#### INFORMATION SHOWN
Start of Block

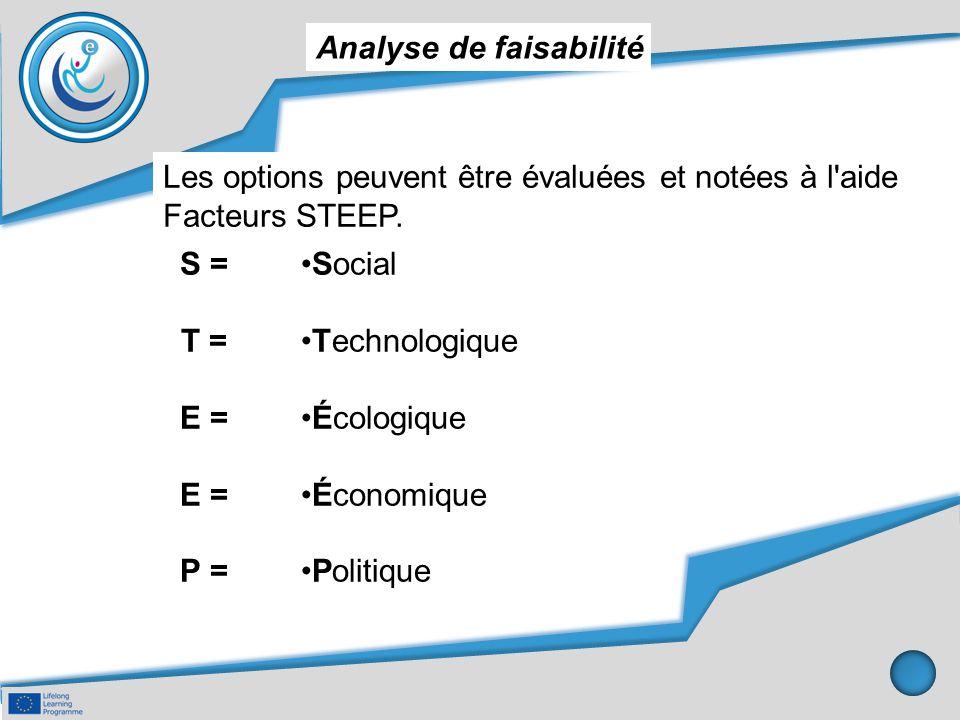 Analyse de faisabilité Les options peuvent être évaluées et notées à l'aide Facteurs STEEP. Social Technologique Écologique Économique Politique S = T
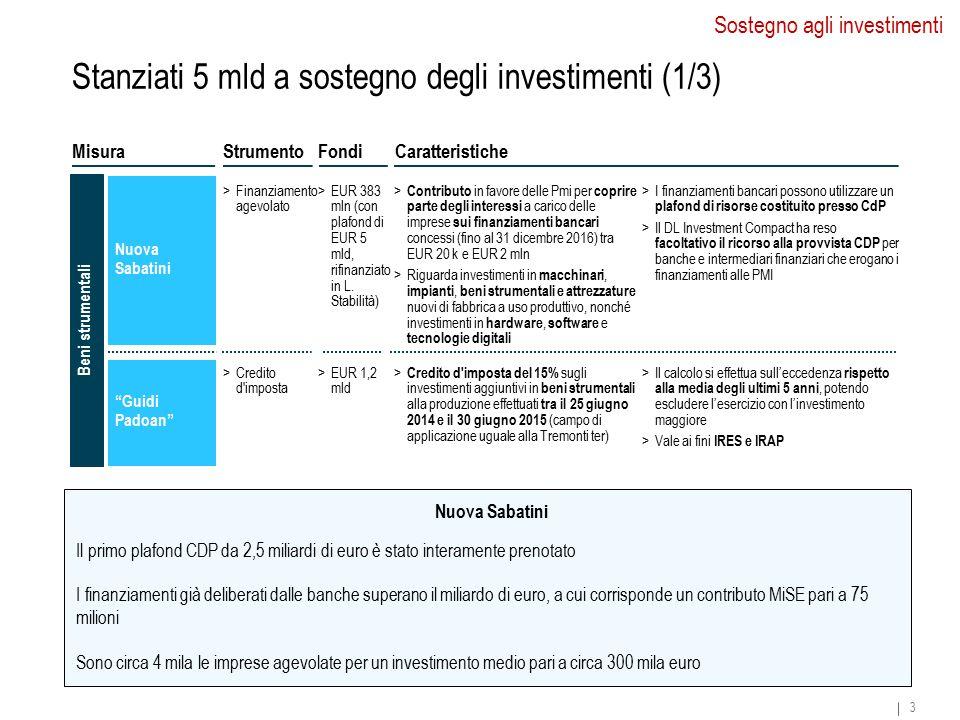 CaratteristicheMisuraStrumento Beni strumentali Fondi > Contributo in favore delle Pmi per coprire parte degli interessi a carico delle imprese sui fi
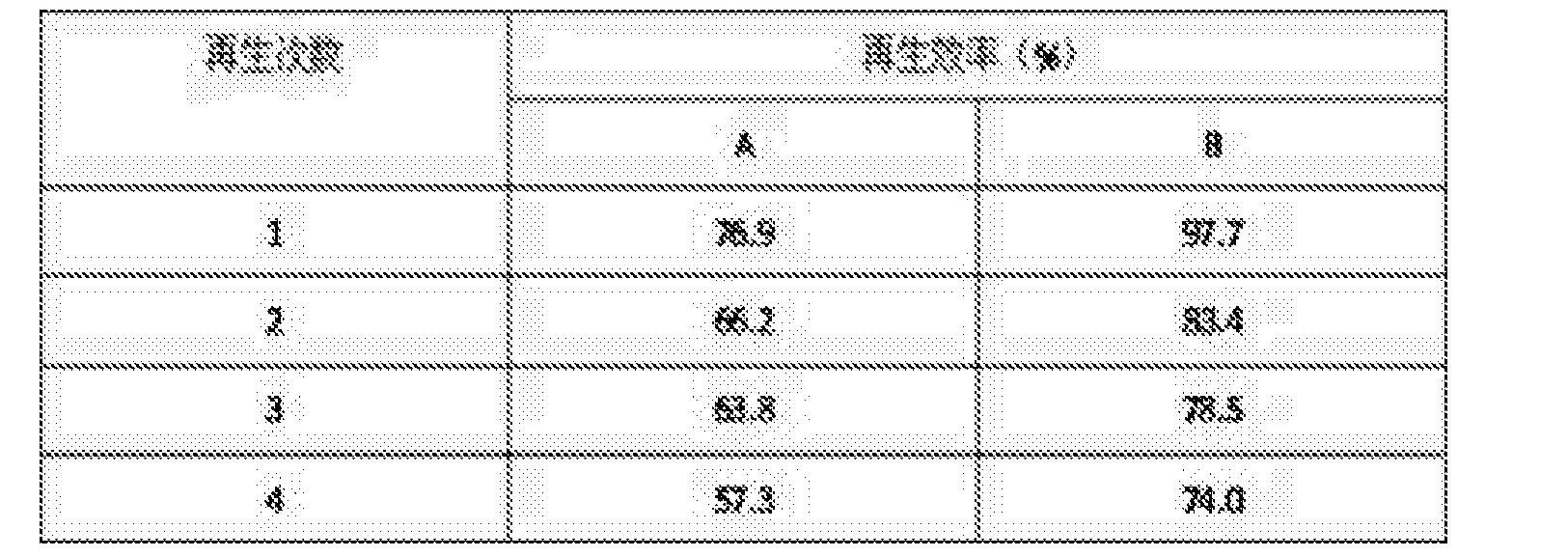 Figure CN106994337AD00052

End of Block

#### ACTIVITY
Print the data above exactly, minus pictures.

#### EXERCISE RESPONSE
 Analyse de faisabilité Les options peuvent être évaluées et notées à l'aide Facteurs STEEP. Social Technologique Écologique Économique Politique S = T
 CaratteristicheMisuraStrumento Beni strumentali Fondi > Contributo in favore delle Pmi per coprire parte degli interessi a carico delle imprese sui fi
 Figure CN106994337AD00052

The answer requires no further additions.